The domain of electronic medical records is thickly populated with personally identifiable information (PII) like patient name, medical history and prescription records. How do you find all the places that PII has been stored and ensure you’re protecting it adequately? You don’t want to run the risk of a HIPAA violation. Your effort may either include or exclude that sensitive data, depending on the people who will work with the data after it has been moved. That’s why data governance plays an important role in ensuring that people have access to only the right data to perform their job, and no more.
When you use data modeling and data governance tools to understand and model your data, you take a big step toward smooth data movement.
Tips to get started with data movement
Review data structure
Use a cross-platform data modeling tool to reverse-engineer your source data store. That will help you identify data types that may cause problems down the road, and generate compatible data description language (DDL) for the target systems. Advanced data modeling tools are also designed to copy data from one system to another.
Get a handle on data usage
Catalog your data elements and identify valid usage for those elements.

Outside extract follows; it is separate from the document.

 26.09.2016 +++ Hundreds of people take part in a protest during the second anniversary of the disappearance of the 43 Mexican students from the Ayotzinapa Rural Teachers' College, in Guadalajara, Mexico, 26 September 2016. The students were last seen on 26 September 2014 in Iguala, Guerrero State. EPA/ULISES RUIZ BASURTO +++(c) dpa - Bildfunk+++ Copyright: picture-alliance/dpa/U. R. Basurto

That ensures that the data will be suitable for new usage as it arises. A data catalog can also contribute to reducing your data bloat by identifying unused and unnecessary data elements such as multiple columns containing the same data.
Explore data lineage
Data lineage helps to identify all sources and targets of the data your organization touches, and all the transformations performed by each system. That will help you find, track down and deal with data discrepancies between systems.
Suppose your investors or industry regulators want to audit your stated sales. Can you trace the figures in your annual report or your Form-10K all the way back to your point-of-sale system? Can you demonstrate that the data wasn’t changed or manipulated on the journey, and that you’re not stating your financials incorrectly? Data lineage helps ensure that even if data is transported across systems, there is a trail of what was transformed in each step of the process.
Consider data quality
Perform data analysis and modeling to locate quality problems like missing or outlying values in your data fields, and discrepancies in the data definitions between systems.
Review semantic mapping
Mapping your data semantically shines a light on data entities that are duplicates or near-duplicates. With data modeling at the semantic level you can eliminate redundancies and clear up any confusion around data definition.
Data movement is inevitable; data governance is necessary and data modeling is optional, but it shouldn’t be. As part of an overall data governance program, data modeling is a valuable but often-overlooked step on the path to smooth data movement. By modeling data as a precursor or prerequisite to data movement, you identify important data, establish where to find it and ensure you know where it needs to be. As a result, it is much easier to get the right data to the right place at the right time to help stakeholders make data-driven decisions.